Los días pasaron sin control, de esa forma curiosa que tiene el tiempo de pasar cuando uno no es capaz de apreciar los segundos con nitidez.
Así que antes de poder procesarlo, la ciudad se volvió una especie de sauna lleno de vapor que goteaba condensado por los edificios de la Capital, producto de un clima demasiado húmedo. El lado bueno, es que los colores de la festividad favorita de mi familia decoraban las vidrieras y casas del barrio como una especie de cuadro brillante y llamativo.

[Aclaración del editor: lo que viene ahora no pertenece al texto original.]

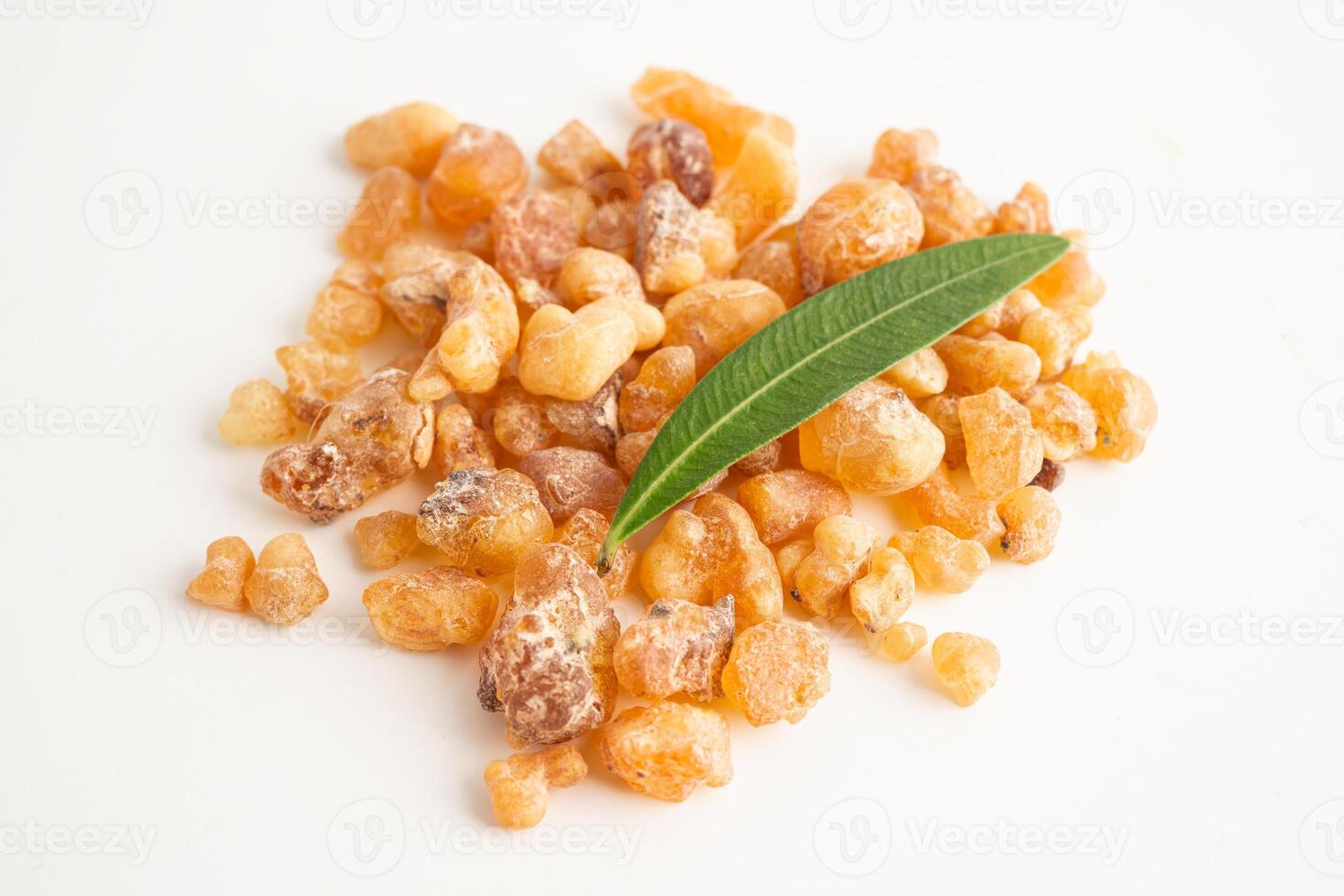 Frankincense or olibanum aromatic resin isolated on white background used in incense and perfumes. photo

Ese año, decidí no hacer una gran fiesta. Lo más importante para mí era que Teo disfrutara de su día, por lo que juntos armamos un detallado y muy específico cuadro de opciones dentro de mi alcance y presupuesto, para poder decidir qué hacer en su día. Llegamos al acuerdo de que él elegiría, pero yo podría llevar a una invitada con nosotros. No fue su condición favorita, pero supongo que la idea de planear él mismo su cumpleaños fue suficiente para ceder en eso. Por supuesto, Anita era parte implícita del plan, por lo que mi invitada especial fueron Viviana y su hija Morena, de la misma edad que Teo. Sería toda una travesía, estaba segura, sobre todo porque Morena era una pequeña preciosa, pero muy inquieta y parlanchina —al igual que su madre—, rasgos no del todo agradables para mi quisquilloso hijo.

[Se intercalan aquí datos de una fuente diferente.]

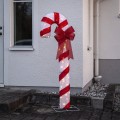 Podświetlana dekoracja świąteczna LED w kształcie czerwono-białej laski cukrowej z dużą czerwoną kokardą, ustawiona przed domem na metalowej podstawie, emitująca ciepłe, nastrojowe światło.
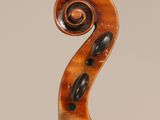 an antique violin with a scroll and a bow on a stand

A veces temía que Mateo no fuera capaz de relacionarse con ningún niño de su edad. Sentía que a pesar de ser tan distinto a mí, comenzaba a seguir ciertos pasos míos que no quería ver repetidos en él.

Al igual que yo, no éramos muy dados a confiar en otros o a ser muy expresivos sobre nosotros mismos. Me daba cuenta que ambos necesitábamos de la sensación de control para sentirnos mejor, e incluso podía decir que al igual que yo, nos llevábamos mejor con los adultos que con nuestros contemporáneos. Una profunda desazón invadía mi pecho, carcomiendo poco a poco mis esperanzas, cuando la posibilidad de haber sido la portadora del gen que había creado la realidad de Mateo cruzaba mi mente.
No tenía sentido especular, yo lo sabía, pero a veces uno no puede dejar de cuestionarse, incluso más si esas preguntas eran imposibles de responder.
Sobre todo cuando se teme más a la verdad que a la duda.